[Spatial reasoning dataset excerpts]
☆ ☆ ☆ ☆
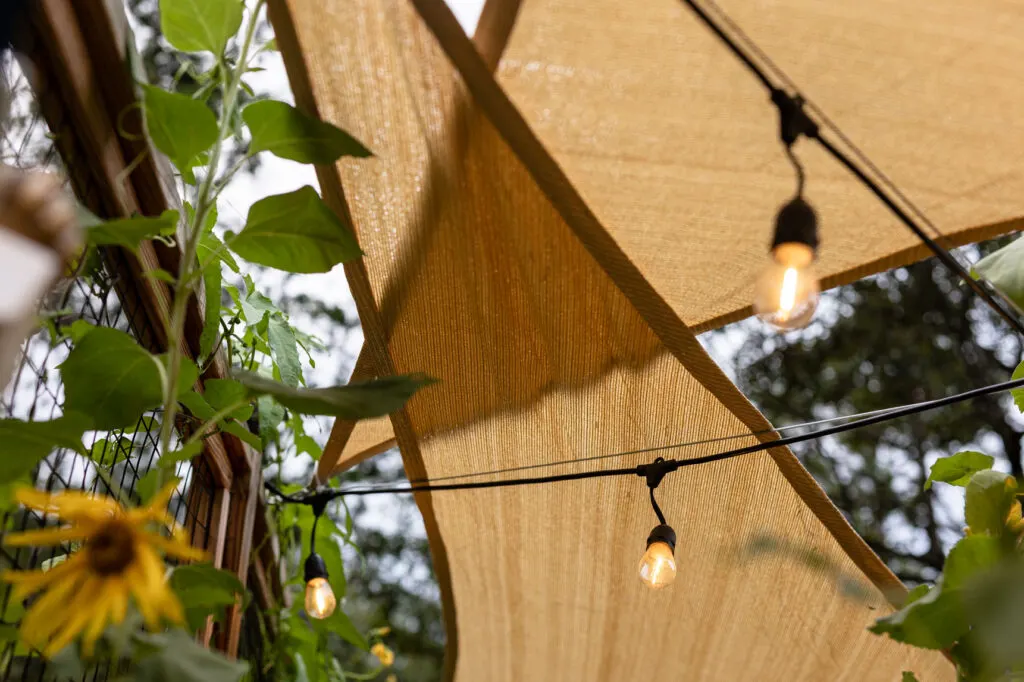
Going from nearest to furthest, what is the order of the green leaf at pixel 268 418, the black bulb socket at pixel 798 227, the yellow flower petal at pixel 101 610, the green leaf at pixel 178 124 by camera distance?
the yellow flower petal at pixel 101 610
the green leaf at pixel 178 124
the black bulb socket at pixel 798 227
the green leaf at pixel 268 418

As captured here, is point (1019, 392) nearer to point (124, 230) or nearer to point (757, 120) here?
point (757, 120)

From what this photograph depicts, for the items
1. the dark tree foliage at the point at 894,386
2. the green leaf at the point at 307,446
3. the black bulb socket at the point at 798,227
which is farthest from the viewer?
the dark tree foliage at the point at 894,386

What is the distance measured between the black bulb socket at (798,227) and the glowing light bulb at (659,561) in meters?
0.46

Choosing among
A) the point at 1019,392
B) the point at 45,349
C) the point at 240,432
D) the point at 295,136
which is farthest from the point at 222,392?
the point at 1019,392

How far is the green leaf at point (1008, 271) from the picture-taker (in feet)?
2.64

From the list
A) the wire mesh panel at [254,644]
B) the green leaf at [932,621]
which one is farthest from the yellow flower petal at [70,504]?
the wire mesh panel at [254,644]

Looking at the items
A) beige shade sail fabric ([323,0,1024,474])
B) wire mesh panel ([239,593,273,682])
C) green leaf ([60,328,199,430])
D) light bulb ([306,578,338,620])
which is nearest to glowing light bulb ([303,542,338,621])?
light bulb ([306,578,338,620])

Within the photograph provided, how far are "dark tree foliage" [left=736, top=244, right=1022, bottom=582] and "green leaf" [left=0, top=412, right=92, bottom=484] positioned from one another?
4297mm

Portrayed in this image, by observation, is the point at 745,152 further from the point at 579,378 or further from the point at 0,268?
the point at 0,268

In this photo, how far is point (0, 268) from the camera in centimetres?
36

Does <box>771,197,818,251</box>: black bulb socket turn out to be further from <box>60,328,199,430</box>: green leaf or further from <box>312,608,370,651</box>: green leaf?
<box>312,608,370,651</box>: green leaf

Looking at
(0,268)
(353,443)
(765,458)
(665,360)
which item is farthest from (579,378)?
(0,268)

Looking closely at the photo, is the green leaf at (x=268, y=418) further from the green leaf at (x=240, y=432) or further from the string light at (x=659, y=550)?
the string light at (x=659, y=550)

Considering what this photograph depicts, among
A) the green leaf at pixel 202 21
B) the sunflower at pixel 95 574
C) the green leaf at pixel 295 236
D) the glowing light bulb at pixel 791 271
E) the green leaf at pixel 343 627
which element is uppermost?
the green leaf at pixel 202 21
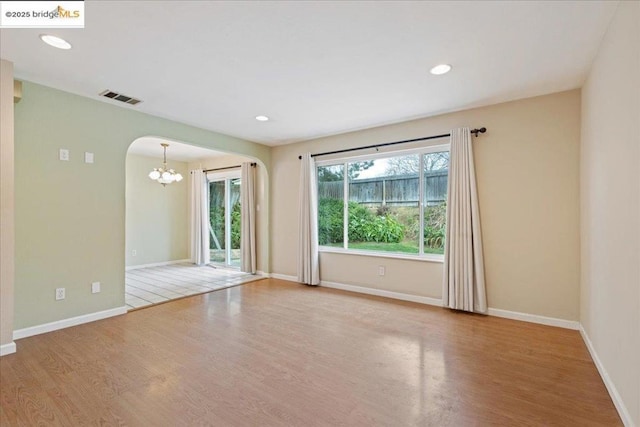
☆ ☆ ☆ ☆
Task goal - Rewrite the part of the material from the line containing "From the list" through the end, replacing "Looking" with "Peering" and changing nothing else. Leave the pictures out of your answer.

Written solution -
From the list
A) the wire mesh panel at [254,644]
B) the green leaf at [932,621]
which one is farthest from the yellow flower petal at [70,504]?
the wire mesh panel at [254,644]

Peering at the items
A) beige shade sail fabric ([323,0,1024,474])
B) wire mesh panel ([239,593,273,682])
C) green leaf ([60,328,199,430])
D) light bulb ([306,578,338,620])
which is nearest to glowing light bulb ([303,542,338,621])?
light bulb ([306,578,338,620])

Within the photograph provided, how far are "dark tree foliage" [left=736, top=244, right=1022, bottom=582] and "green leaf" [left=0, top=412, right=92, bottom=484] positioned from one another?
4297mm

Portrayed in this image, by observation, is the point at 745,152 further from the point at 579,378 or further from the point at 0,268?
the point at 0,268

In this photo, how far is point (0, 268) from the camera in centimetres?
36

Does <box>771,197,818,251</box>: black bulb socket turn out to be further from <box>60,328,199,430</box>: green leaf or further from <box>312,608,370,651</box>: green leaf?
<box>312,608,370,651</box>: green leaf

Peering at
(0,268)
(353,443)
(765,458)
(665,360)
which item is farthest from (579,378)?
(0,268)

Peering closely at the photo, is the green leaf at (x=268, y=418) further from the green leaf at (x=240, y=432) or further from the string light at (x=659, y=550)?
the string light at (x=659, y=550)

Considering what this photograph depicts, among
A) the green leaf at pixel 202 21
B) the sunflower at pixel 95 574
C) the green leaf at pixel 295 236
D) the glowing light bulb at pixel 791 271
E) the green leaf at pixel 343 627
which element is uppermost?
the green leaf at pixel 202 21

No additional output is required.